* [Written request] Please quote only the lines that start at the one with "How widely are" and go on to the last line of the data, both ends kept.
--- Begin Supplied material ---
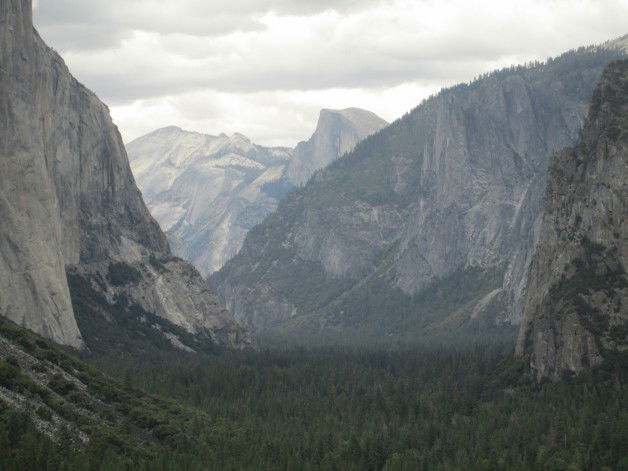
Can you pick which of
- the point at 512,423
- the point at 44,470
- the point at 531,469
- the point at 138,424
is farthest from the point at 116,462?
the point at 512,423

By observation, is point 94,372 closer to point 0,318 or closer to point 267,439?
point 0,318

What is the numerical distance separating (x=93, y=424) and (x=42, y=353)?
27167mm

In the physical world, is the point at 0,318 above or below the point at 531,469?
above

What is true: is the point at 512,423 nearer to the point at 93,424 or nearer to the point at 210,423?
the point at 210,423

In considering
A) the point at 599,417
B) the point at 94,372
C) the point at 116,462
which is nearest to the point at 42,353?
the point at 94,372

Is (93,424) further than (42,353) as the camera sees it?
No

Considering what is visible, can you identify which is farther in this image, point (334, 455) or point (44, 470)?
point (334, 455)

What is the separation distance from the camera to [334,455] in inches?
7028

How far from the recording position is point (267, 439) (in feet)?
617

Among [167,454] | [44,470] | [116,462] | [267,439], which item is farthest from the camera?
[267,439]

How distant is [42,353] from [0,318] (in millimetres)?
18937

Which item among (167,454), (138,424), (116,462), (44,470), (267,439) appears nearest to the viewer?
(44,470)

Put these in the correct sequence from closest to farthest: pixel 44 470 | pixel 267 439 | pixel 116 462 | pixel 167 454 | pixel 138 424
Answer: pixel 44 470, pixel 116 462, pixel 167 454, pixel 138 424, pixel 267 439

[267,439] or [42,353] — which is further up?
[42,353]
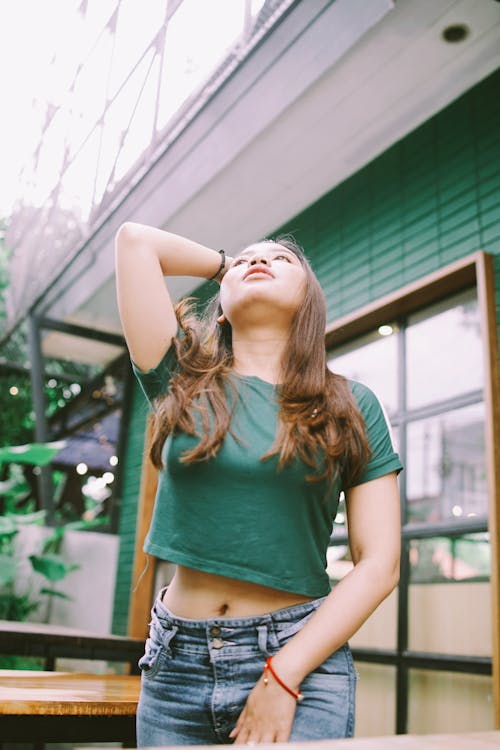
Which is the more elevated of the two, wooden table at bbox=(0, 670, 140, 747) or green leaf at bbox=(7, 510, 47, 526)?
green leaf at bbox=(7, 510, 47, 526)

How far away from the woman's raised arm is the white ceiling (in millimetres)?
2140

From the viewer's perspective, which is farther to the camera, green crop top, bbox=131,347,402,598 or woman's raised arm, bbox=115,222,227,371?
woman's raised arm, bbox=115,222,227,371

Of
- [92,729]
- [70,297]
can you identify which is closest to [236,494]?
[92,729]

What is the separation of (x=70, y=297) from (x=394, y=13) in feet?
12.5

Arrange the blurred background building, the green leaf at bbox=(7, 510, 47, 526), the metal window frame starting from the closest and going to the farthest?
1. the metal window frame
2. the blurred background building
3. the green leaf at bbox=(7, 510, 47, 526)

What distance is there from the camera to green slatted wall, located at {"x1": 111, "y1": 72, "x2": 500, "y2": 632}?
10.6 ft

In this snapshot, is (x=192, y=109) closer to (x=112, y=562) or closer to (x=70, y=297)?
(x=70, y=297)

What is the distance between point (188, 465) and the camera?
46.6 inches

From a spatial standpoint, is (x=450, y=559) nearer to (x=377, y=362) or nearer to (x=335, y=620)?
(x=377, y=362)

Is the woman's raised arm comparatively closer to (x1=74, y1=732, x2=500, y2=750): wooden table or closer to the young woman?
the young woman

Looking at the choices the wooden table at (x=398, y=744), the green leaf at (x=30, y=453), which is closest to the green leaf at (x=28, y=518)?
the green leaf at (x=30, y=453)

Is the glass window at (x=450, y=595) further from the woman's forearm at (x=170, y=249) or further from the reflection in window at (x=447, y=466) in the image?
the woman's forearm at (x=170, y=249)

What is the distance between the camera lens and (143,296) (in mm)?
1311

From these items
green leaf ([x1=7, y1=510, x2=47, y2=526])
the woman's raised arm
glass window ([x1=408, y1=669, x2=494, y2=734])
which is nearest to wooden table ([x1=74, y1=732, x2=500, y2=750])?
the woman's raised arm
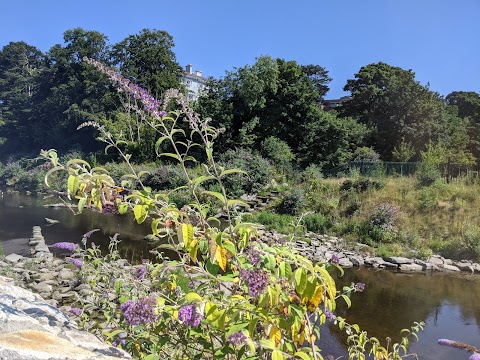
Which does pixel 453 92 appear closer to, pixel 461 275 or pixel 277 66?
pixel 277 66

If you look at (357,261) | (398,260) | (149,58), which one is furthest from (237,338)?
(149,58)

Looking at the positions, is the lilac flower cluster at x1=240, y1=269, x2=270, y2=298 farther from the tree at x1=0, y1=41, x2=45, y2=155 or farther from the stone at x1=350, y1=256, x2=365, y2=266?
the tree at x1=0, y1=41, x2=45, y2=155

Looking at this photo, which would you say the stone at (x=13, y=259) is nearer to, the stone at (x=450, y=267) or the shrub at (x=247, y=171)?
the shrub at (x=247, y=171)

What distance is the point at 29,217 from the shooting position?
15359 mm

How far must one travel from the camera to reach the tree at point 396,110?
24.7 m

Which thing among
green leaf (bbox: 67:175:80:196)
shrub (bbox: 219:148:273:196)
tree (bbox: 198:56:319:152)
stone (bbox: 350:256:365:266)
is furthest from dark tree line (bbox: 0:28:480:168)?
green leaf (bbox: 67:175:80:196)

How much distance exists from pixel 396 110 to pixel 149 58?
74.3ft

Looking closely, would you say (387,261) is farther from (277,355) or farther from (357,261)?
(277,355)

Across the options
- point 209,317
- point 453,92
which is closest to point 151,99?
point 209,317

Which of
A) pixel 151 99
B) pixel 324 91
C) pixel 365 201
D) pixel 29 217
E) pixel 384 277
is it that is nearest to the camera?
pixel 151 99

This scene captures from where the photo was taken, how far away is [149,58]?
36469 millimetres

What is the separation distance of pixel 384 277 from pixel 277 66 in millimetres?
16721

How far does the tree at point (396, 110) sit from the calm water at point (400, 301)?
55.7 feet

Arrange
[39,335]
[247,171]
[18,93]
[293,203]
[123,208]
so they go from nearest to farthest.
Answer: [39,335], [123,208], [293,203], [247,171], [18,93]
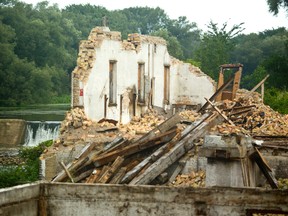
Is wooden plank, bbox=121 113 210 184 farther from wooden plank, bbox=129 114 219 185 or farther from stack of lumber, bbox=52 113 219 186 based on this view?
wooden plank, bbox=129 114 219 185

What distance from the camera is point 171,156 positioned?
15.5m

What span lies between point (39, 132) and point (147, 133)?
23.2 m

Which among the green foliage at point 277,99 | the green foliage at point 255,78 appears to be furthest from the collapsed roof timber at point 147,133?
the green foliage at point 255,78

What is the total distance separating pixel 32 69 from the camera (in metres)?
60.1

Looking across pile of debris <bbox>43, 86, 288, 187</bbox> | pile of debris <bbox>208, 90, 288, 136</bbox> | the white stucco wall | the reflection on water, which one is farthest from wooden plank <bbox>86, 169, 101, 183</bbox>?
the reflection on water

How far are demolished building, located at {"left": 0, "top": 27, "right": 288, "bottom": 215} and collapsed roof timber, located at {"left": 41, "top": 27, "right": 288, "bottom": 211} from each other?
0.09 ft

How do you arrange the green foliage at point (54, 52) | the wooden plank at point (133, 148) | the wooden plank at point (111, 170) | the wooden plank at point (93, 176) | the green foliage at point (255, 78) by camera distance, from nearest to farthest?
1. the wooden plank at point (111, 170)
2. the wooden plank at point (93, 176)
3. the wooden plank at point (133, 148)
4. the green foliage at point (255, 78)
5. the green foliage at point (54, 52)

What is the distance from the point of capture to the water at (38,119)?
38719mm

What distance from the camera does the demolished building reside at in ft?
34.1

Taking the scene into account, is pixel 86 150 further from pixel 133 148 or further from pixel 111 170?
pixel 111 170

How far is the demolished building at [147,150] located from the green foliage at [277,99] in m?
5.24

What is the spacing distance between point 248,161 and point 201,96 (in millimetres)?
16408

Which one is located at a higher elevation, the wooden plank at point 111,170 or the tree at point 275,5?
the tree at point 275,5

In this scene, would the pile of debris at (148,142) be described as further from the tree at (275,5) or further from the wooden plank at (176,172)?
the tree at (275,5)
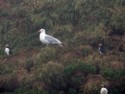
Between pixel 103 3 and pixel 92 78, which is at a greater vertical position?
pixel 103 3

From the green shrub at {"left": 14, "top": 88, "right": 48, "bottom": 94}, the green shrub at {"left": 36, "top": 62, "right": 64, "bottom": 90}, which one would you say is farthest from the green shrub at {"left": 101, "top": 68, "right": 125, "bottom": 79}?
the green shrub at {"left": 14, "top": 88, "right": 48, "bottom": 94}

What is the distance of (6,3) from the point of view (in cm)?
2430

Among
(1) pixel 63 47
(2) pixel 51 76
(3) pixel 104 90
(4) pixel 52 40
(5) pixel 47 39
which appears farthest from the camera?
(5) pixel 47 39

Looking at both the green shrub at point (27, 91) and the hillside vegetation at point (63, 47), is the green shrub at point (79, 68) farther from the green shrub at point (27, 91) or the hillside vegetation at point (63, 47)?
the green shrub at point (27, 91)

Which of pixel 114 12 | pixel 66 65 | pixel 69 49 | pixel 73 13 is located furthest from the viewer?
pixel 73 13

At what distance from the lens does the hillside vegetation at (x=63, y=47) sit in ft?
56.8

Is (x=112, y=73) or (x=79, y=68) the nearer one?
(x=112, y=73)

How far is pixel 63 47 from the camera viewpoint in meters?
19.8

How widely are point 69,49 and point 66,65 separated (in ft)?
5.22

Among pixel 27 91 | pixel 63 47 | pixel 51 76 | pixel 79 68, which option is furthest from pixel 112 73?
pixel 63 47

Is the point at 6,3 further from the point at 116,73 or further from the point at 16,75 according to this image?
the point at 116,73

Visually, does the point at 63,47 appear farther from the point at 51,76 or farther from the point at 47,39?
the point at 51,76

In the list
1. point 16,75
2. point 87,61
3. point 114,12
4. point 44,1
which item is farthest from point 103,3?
--- End Supplied material ---
* [Task solution]
How widely are point 69,49 and point 66,65 separated (in ft)?
5.22

Among pixel 27 91 | pixel 63 47 | pixel 51 76 | pixel 79 68, which option is furthest from pixel 112 73?
pixel 63 47

Is the point at 6,3 further from the point at 116,73 or further from the point at 16,75 according to this image?
the point at 116,73

Visually, does the point at 63,47 appear farther from the point at 51,76 or farther from the point at 47,39?
the point at 51,76

In the list
1. point 16,75
2. point 87,61
3. point 114,12
4. point 44,1
which item is farthest from point 103,3?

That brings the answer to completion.